George W. Earle was my father. So this I know: He was in his glory on the open water. He began to build boats in the 1980s to the tune of one a year which led to him and his best friend, Eph Laing, plying the waters around Carbonear and Bristol’s Hope in search of the wily cod. He began his working life as a stationer on the Labrador coast with his father Thomas J. Earle who has the distinction of being buried nearest the steps on the south entrance to St. James Anglican [church]. Yes, close to the action!
George would recall many stories of small-town life and the impact of being part of that Anglican parish. At St. James Anglican he came early under the tutelage of the near-legendary cleric, Canon E. E. Rusted, who was spoken of in respectful terms when I was growing up. Once, when praying with Dad a few years ago, he confessed that, even though not a regular attendee, he recited the Lord’s Prayer and the Apostles’ Creed every night before he went to bed.
George came into his own as a fisherman.

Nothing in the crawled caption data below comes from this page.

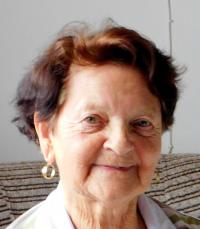 Pompeová wife Helga in 2016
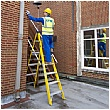 Lyte Heavy Duty Trade Glassfibre Swingback Step Ladders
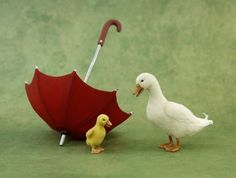 Dollhouse Miniature 1:12 Duck & Duckling by Kerri Pajutee IGMA OOAK (love this!)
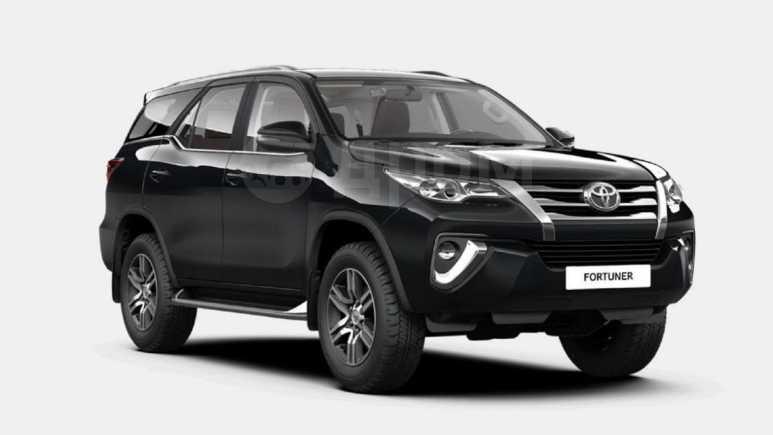 Toyota Fortuner, 2018 год, 2 386 000 руб.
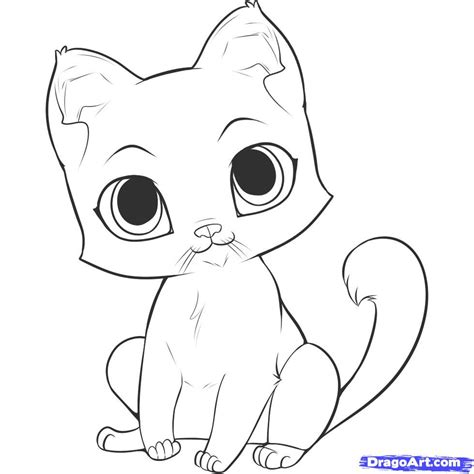 How To Draw An Easy Kitten, Step By Step, Pets, Animals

In 1949 he jigged the largest codfish ever caught by hook and line… it measured 5’ 11 ½” and weighed 157 pounds. He had the picture to prove it and distributed copies to most people he met in later years. No wonder. The record stood for 50 years.
George had spurts of church attendance in the 1950s but for complicated reasons began to drift away from regular meetings. Yet the St. James drama team and the Roman Catholic neighbors at St. Clare’s School had no hesitation for enlisting him in their many “Christmas Concerts” in the 1950s, a staple of the decades before “Entertainment Tonight.” One of my father’s prized possessions was a certificate from the local Catholic prelate thanking him for his artistic services in the 1940s and 1950s.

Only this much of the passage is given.